# Ejercicio propuesto A
Reproduce sin cambios el pasaje del fragmento sobre el monumento a Sadako que va desde "Sadako se convirtió" hasta "concederá un deseo.", ambos incluidos.
# Ejercicio propuesto B
Según el fragmento sobre el monumento a Sadako, ¿cuántas grullas de papel intentó construir Sadako?
# Ejercicio propuesto C
Escribe una continuación del fragmento sobre el monumento a Sadako que empiece justo después de su última oración.

Salimos del museo sin palabras, nos ha impresionado tanto a los dos, que ni lo hemos recorrido juntos, el museo nos ha marcado el ritmo que podíamos soportar cada uno, nos hemos reencontrado al final entre lágrimas y nos hemos fundido en un abrazo.
Casi sin hablar, recorremos nuevamente el parque y nos detenemos en el monumento a Sadako, una niña que consiguió sobrevivir a la bomba nuclear, pero como tanto otros, desarrolló una leucemia años después.
Sadako se convirtió en referente de la paz mundial, famosa por intentar construir 1000 grullas de papel, acudiendo a una vieja leyenda japonesa que indica que a quien pueda alcanzar este número, se le concederá un deseo.



Al monumento de Sadako llegan cada día cientos de grullas procedentes de niños de todo el mundo y bajo la estatua se puede leer «Este es nuestro grito, esta es nuestra plegaria: paz en el mundo»

# Material

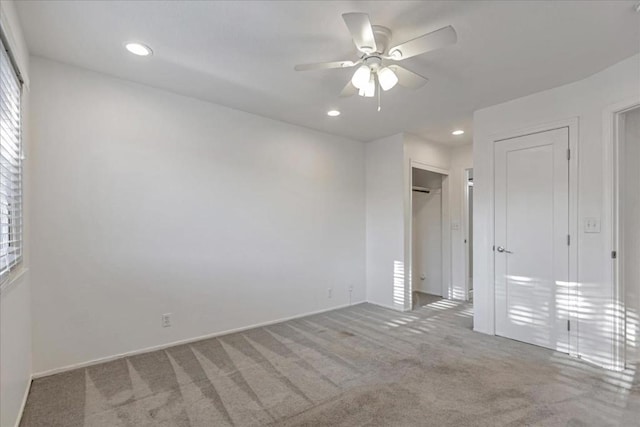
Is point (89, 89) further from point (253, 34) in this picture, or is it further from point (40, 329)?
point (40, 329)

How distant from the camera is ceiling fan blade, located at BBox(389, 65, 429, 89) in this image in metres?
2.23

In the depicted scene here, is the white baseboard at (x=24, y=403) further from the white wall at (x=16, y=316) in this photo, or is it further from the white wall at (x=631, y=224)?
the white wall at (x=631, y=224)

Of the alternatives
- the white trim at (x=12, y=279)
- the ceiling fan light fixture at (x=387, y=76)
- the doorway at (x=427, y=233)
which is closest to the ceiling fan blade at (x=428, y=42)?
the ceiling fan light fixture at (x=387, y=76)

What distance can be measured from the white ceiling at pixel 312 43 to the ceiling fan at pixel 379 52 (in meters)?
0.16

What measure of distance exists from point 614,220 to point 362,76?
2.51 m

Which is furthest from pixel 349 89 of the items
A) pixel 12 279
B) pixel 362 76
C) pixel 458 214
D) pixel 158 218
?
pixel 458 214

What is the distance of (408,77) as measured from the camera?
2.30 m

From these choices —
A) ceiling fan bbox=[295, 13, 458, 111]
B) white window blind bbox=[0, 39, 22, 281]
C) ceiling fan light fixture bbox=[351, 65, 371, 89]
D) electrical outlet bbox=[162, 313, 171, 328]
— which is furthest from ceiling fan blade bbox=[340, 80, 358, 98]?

# Respuesta al ejercicio A
Sadako se convirtió en referente de la paz mundial, famosa por intentar construir 1000 grullas de papel, acudiendo a una vieja leyenda japonesa que indica que a quien pueda alcanzar este número, se le concederá un deseo.

# Respuesta al ejercicio B
Sadako intentó construir 1000 grullas de papel.

# Respuesta al ejercicio C
Pero Hiroshima es mucho más que un pasado, es una ciudad moderna, divertida, bulliciosa y joven, nos perdemos por sus calles, nos mezclamos con sus gentes, nos sentamos en sus tabernas y aprendemos a comer sus sopas de sésamo con babero o lo intentamos al menos.




Después de todo Hiroshima perdonó y eso se percibe en sus calles, en sus parques, en su gente y en sus origamis.
Hiroshima no es una ciudad cualquiera, es una ciudad con alma y eso es algo que no había sentido en ninguna otra ciudad hasta entonces.